**What you need to do:** Word for word, retype the lines from the one containing "Dsquared2 Orange Card Holder Dsquared2" to the one containing "مناظره رقبای انتخاباتی" below, keeping both end lines and dropping the pictures.

===== Exercise input =====

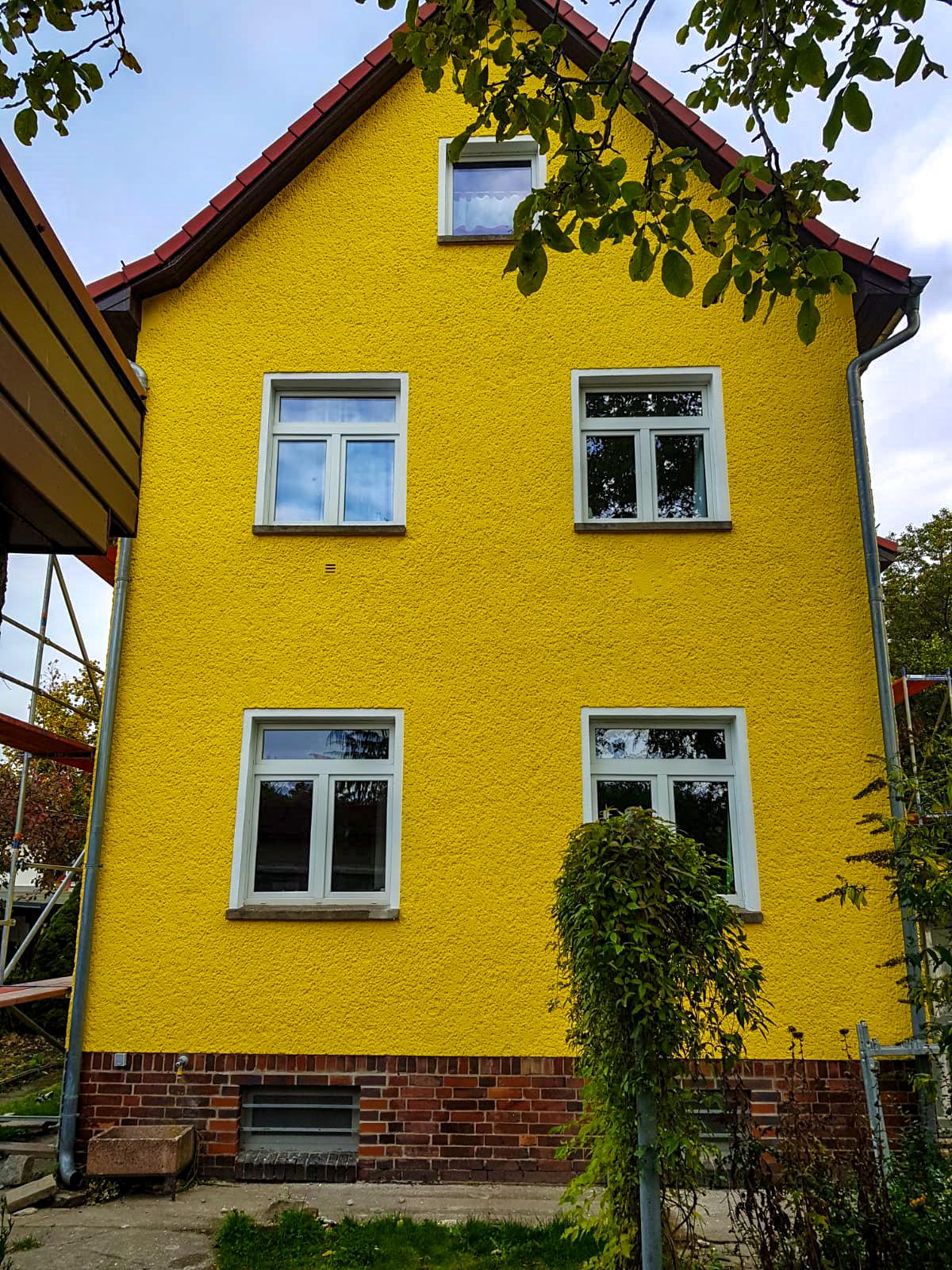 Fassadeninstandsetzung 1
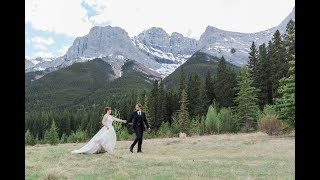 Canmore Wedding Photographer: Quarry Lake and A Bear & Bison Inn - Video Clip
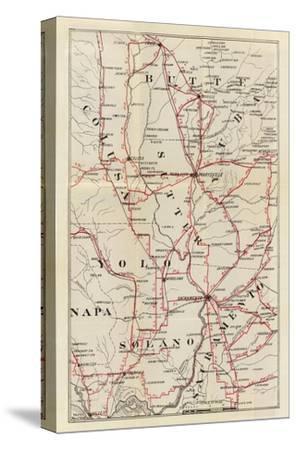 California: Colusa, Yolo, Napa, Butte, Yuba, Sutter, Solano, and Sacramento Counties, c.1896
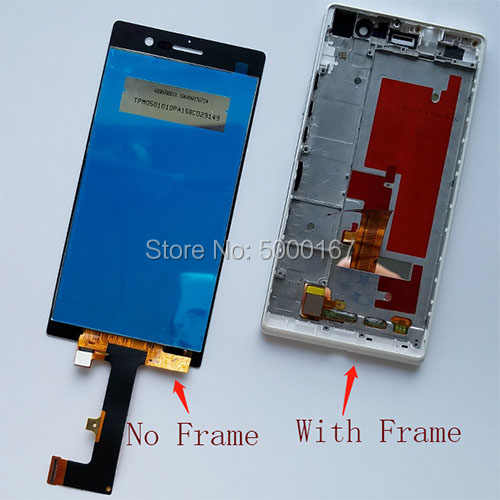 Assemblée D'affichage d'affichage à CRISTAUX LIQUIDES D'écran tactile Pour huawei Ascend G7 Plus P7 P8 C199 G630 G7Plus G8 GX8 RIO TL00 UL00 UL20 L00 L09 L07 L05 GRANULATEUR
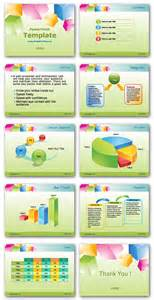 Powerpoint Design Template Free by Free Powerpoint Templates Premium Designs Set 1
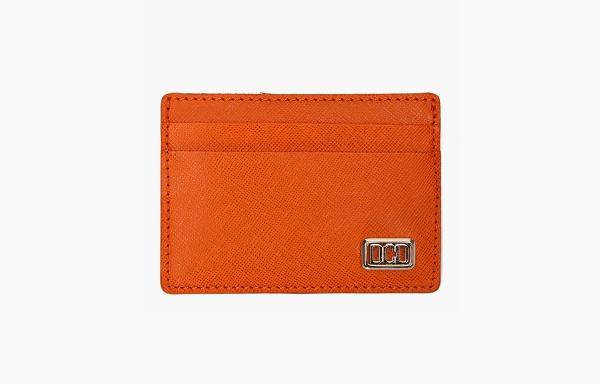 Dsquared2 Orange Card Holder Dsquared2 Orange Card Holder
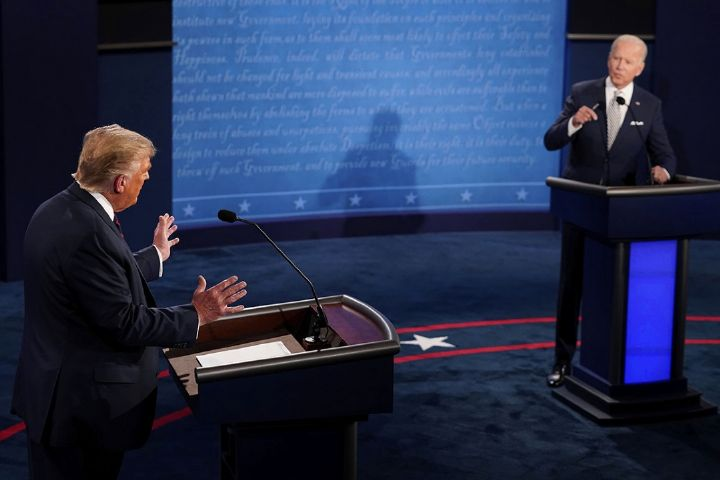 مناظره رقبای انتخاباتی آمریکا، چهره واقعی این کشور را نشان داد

=====
===== Exercise input =====

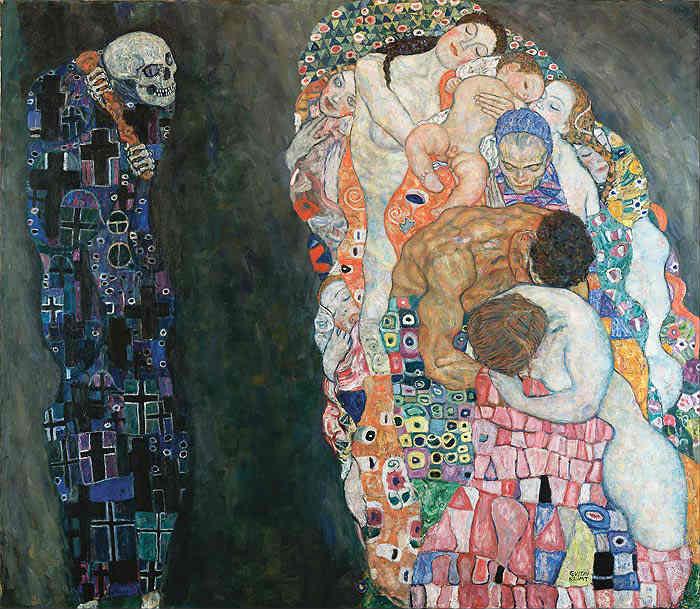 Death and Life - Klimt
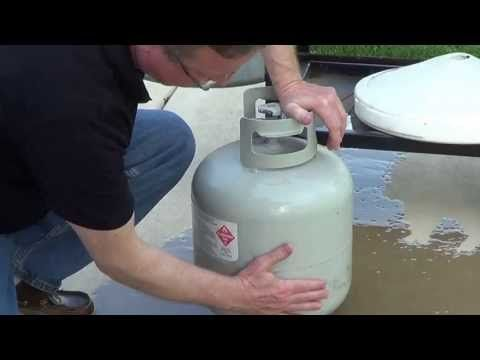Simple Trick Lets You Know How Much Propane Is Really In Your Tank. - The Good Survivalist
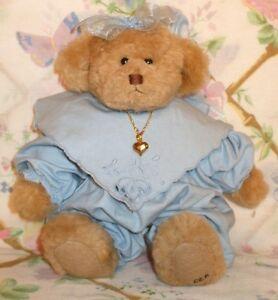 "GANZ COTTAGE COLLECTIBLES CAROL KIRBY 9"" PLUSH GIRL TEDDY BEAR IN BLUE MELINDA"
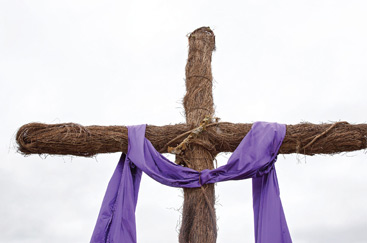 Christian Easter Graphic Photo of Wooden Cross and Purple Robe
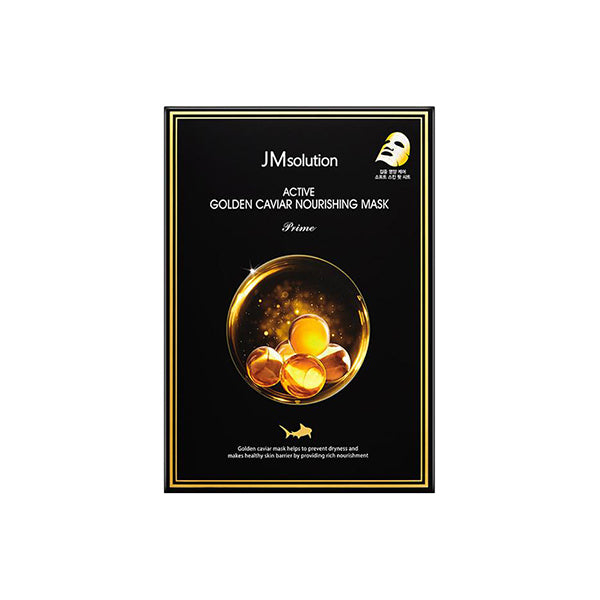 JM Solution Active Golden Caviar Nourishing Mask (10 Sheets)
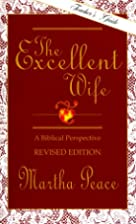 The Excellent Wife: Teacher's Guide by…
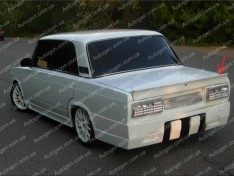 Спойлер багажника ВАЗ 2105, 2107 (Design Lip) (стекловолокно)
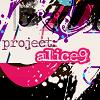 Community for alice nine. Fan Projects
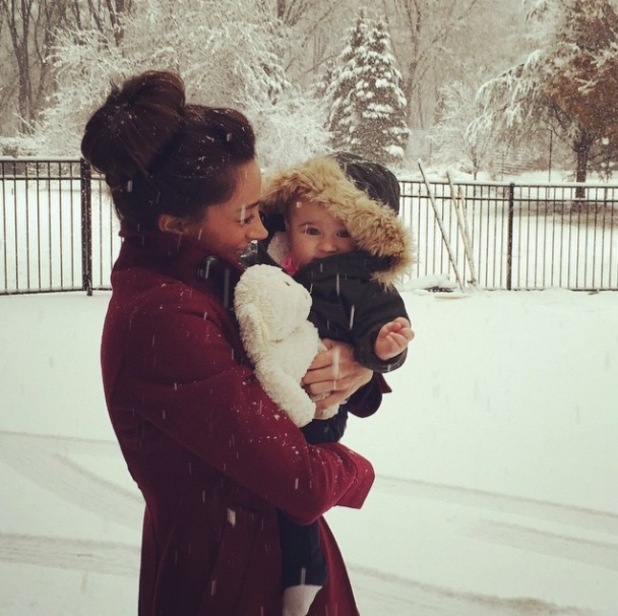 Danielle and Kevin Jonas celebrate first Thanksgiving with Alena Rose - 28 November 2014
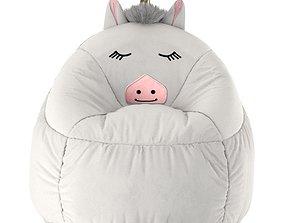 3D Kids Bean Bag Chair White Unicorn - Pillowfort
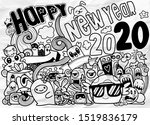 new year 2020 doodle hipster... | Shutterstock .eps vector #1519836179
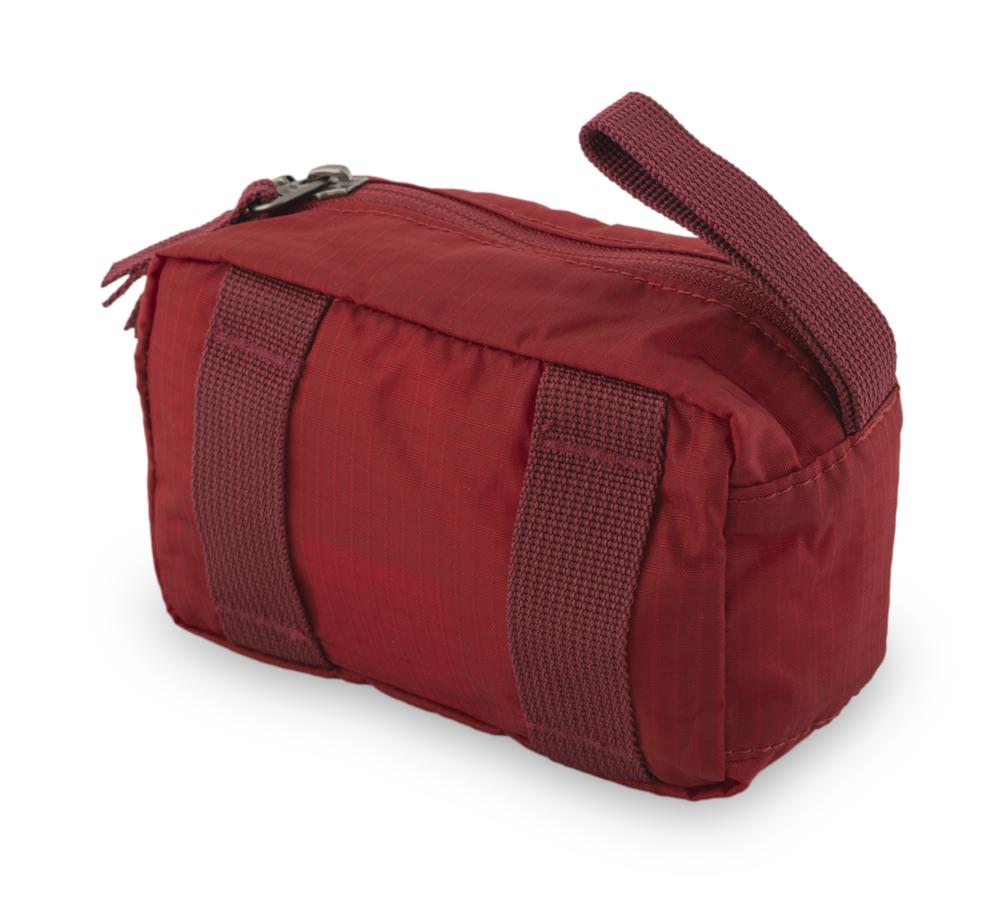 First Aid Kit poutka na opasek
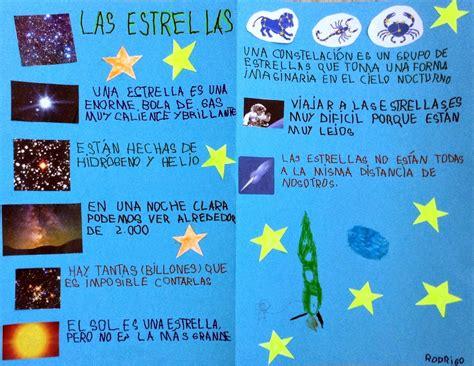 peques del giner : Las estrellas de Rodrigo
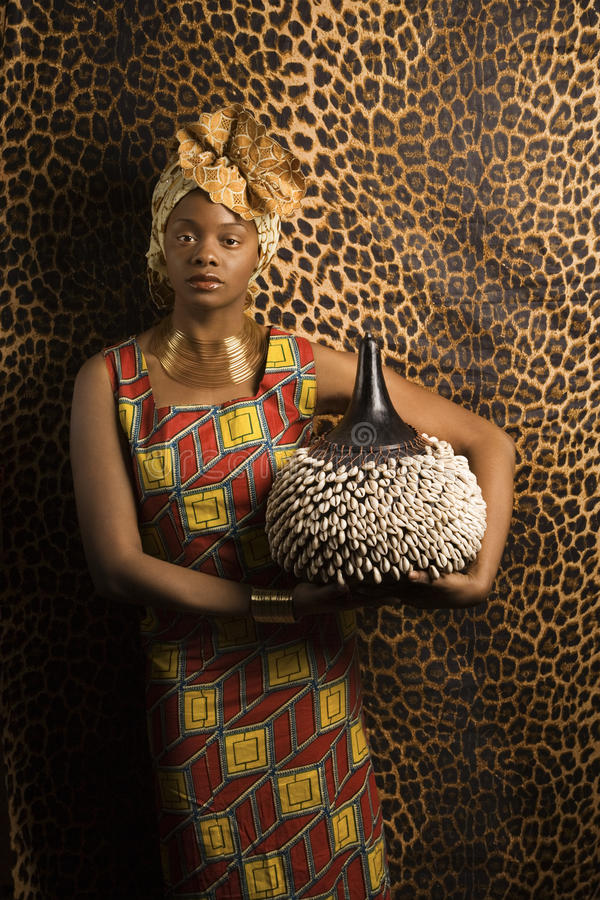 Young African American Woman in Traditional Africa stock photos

=====

**Solved problem:**
 Dsquared2 Orange Card Holder Dsquared2 Orange Card Holder
 مناظره رقبای انتخاباتی آمریکا، چهره واقعی این کشور را نشان داد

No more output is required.